Evolutionary Systems Biology

It has long been recognized that scientific breakthroughs in the coming century will require multidisciplinary approaches. Among the crucial problems the biological sciences face is how to understand and interpret vast quantities of information about genetics (at the sequence as well as the functional level); structural biology; and gene, protein and cellular networks. Addressing this problem is the goal of systems biology.

Evolutionary biology, however central to all biological processes, has only recently been given center stage in this emerging new discipline. But it has an important role to play. A stroboscopic, snapshot view of the current state of a biological system can provide us with insight into organizational principles of biological processes; however, unless we include evolutionary perspective, we will confuse issues of origin and function.

In this meeting, we introduce three research programs that show how evolutionary investigations can improve our understanding of complex processes and traits.

Evolutionary dynamics of cancer stem cells
Franziska Michor, MSKCC

Human cancers are thought to be sustained in their growth by a pathological counterpart of normal adult stem cells, cancer stem cells. This concept was first developed in human myeloid leukemias and is today being extended to solid tumors such as breast and brain cancer. A quantitative understanding of cancer stem cells requires a mathematical framework to describe the dynamics of cancer initiation and progression, the response to treatment, and the evolution of resistance. In this talk, I use chronic myeloid leukemia as an example to discuss how mathematical and computational techniques can be used to gain insights into the biology of cancer stem cells.
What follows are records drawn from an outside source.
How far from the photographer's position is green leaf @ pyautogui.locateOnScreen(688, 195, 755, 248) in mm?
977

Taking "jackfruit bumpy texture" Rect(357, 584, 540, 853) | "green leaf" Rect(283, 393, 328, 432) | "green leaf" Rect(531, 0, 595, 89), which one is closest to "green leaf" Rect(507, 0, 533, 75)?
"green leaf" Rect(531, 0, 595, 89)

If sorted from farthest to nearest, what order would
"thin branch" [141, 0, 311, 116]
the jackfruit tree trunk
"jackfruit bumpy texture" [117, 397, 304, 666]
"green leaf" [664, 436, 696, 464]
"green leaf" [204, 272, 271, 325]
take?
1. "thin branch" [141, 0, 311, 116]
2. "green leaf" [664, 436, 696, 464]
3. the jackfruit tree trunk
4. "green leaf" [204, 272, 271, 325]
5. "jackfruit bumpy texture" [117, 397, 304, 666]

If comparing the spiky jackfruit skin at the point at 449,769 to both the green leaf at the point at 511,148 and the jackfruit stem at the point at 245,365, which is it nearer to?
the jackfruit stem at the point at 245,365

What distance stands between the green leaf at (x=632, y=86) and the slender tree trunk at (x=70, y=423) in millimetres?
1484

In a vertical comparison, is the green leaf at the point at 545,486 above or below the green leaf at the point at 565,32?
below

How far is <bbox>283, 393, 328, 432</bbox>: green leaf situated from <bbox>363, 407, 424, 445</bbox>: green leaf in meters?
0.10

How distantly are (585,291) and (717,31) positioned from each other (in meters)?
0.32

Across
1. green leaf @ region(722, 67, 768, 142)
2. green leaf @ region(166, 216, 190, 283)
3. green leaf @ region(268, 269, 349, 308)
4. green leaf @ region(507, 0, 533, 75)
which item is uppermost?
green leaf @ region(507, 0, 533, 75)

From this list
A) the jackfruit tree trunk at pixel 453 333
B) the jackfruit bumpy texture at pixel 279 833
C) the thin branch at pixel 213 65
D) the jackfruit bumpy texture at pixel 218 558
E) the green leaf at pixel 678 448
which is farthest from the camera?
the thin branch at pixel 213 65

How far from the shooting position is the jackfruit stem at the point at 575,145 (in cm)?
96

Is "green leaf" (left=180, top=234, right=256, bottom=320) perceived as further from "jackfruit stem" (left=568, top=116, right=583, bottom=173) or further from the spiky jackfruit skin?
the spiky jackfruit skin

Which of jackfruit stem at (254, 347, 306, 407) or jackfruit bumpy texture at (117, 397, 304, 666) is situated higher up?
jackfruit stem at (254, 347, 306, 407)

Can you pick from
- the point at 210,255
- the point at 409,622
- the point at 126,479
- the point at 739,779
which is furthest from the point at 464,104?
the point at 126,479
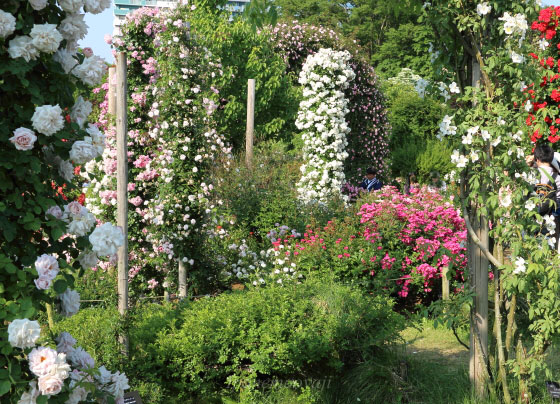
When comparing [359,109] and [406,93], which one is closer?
[359,109]

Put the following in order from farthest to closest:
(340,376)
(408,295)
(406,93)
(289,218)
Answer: (406,93) < (289,218) < (408,295) < (340,376)

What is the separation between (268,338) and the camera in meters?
3.82

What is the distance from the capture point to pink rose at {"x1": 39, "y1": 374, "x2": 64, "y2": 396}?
2010 mm

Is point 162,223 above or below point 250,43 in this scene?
below

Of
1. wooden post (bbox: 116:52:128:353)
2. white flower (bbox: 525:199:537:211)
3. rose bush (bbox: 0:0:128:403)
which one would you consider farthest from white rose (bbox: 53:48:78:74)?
white flower (bbox: 525:199:537:211)

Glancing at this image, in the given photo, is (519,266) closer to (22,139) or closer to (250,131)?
(22,139)

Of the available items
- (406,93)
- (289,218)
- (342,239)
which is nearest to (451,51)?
(342,239)

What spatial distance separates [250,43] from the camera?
1462 centimetres

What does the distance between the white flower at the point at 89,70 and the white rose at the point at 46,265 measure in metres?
0.70

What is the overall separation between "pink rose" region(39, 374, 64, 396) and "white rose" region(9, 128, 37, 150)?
784 mm

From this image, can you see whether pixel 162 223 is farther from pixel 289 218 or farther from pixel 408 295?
pixel 408 295

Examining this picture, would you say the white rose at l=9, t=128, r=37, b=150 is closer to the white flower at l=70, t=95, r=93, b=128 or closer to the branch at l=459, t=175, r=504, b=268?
the white flower at l=70, t=95, r=93, b=128

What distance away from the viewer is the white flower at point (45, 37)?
6.95 ft

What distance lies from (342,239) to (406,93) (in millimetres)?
17695
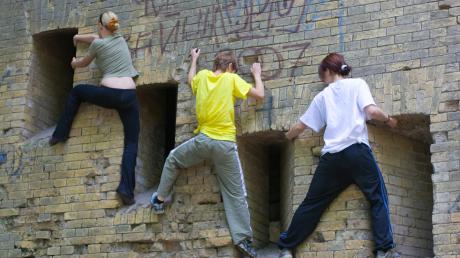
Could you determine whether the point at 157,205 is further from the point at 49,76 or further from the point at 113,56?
the point at 49,76

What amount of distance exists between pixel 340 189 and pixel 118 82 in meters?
2.51

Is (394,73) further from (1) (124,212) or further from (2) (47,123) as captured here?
(2) (47,123)

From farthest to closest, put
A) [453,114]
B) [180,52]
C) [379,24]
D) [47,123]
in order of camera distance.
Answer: [47,123], [180,52], [379,24], [453,114]

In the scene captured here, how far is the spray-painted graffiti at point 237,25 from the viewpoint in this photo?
8.19 meters

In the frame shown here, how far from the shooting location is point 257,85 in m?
8.00

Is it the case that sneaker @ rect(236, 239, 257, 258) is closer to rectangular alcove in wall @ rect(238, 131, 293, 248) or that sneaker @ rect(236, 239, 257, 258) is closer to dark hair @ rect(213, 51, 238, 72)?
rectangular alcove in wall @ rect(238, 131, 293, 248)

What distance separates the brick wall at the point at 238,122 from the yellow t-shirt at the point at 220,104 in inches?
10.6

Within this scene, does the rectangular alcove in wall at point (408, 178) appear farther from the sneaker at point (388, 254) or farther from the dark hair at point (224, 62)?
the dark hair at point (224, 62)

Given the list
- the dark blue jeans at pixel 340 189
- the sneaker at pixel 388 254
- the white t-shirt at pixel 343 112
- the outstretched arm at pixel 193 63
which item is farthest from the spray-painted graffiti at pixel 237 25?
the sneaker at pixel 388 254

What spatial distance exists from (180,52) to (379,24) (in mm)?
1997

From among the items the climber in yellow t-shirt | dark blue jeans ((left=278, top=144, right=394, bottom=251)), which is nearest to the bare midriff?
the climber in yellow t-shirt

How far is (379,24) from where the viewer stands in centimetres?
789

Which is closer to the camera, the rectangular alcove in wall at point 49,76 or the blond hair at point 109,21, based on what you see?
the blond hair at point 109,21

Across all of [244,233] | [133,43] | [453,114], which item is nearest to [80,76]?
[133,43]
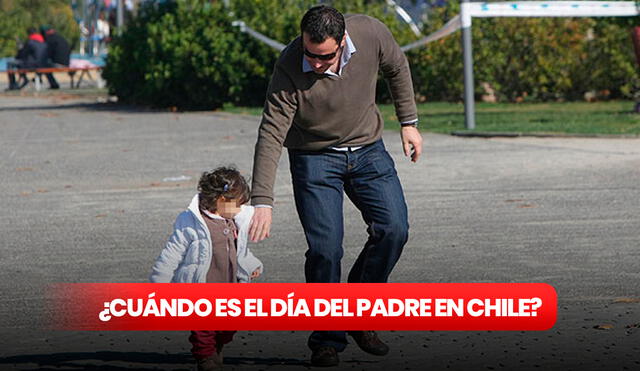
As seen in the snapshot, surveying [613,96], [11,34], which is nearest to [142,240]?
[613,96]

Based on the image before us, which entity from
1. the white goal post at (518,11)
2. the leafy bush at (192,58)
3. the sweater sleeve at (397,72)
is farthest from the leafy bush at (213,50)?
the sweater sleeve at (397,72)

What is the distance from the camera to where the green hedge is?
26172 millimetres

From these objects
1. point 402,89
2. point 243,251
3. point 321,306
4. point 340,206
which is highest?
point 402,89

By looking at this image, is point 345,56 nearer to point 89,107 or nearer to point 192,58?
point 192,58

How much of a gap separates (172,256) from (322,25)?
3.61 feet

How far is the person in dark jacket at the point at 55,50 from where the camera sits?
1581 inches

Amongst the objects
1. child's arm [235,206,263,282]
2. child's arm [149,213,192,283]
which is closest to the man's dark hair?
child's arm [235,206,263,282]

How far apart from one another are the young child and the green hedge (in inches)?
791

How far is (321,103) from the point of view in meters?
6.12

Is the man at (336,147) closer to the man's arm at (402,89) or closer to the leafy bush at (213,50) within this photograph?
the man's arm at (402,89)

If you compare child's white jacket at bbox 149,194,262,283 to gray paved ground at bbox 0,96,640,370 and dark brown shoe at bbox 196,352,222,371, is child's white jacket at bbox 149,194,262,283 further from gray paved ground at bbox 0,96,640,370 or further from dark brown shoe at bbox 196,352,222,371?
gray paved ground at bbox 0,96,640,370

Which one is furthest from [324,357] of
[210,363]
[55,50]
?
[55,50]

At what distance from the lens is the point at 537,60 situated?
2647 centimetres

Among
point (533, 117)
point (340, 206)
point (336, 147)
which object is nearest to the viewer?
point (336, 147)
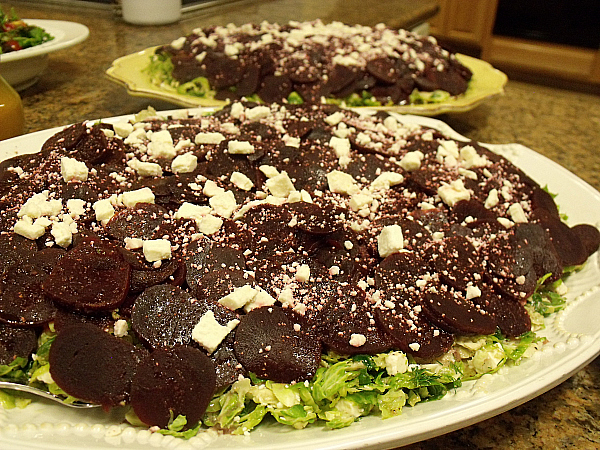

An Evolutionary Systems Biological View of Gene Network in Health and Disease
Aviv Bergman, Albert Einstein College of Medicine

Our long-term goal is a complete understanding of the functional properties of genes involved in biological processes that control key aspects of complex developmental, biologic and pathophysiologic processes. We study these properties in their systems biological and evolutionary context, and utilize our findings to better understand the underlying systems level mechanisms of complex traits. In turn, we may be able to develop reliable diagnostic tools aimed at predicting the behavior of these complex traits in response to perturbation. Finally, our predictions may aid both the development of diagnostic tools as well as further guide experimental directions aimed at better treatment of Head and Neck Squamous Cell Carcinoma (HNSCC).

Network hubs buffer environmental variation
Mark L. Siegal, NYU

All organisms cope with varying and often unpredictable environmental conditions. Even within cells, chance has a large effect, because biological molecules are present in low numbers. We seek to understand the mechanisms cells use to buffer against this stochasticity. To do this, we use high-throughput analysis of morphological differences between isogenic yeast cells to identify single-gene deletions that increase cell-to-cell variability. Our genome-wide screen has identified hundreds of genes that are required to keep variability low. To investigate whether these genes share particular properties that might explain their role in modulating phenotypic variability, we have characterized them using functional annotations, physical and genetic interaction data, and functional and comparative genomic data. Genes that buffer variability tend to encode proteins that participate in central cellular processes, such as maintenance of chromosome organization, RNA elongation, protein modification and response to stimuli such as stress. They also tend to have a large number of synthetic-lethal genetic interactions. Each gene can be classified according to whether or not a paralog exists in the yeast genome. Those with a duplicate encode proteins that are highly connected in the protein-protein interaction network and show considerable divergence in expression from the paralog. In contrast, those without a duplicate encode proteins that are less well-connected but are part of highly interconnected protein clusters whose other members tend to increase variability or reduce fitness when absent. These results implicate two different classes of highly connected "hub" genes, acting at different levels of biological organization, in the buffering of environmental variation. We are currently extending our analysis to investigate a potential role of these genes in buffering genetic variation. A connection between environmental and genetic buffering mechanisms has been predicted from several different types of analyses, including our own previous work modeling the evolution of gene-regulatory networks. Determining the extent to which such a connection exists will have a large impact on our understanding of how different sources of variation propagate through cellular networks and of how buffering affects the evolution of complex traits.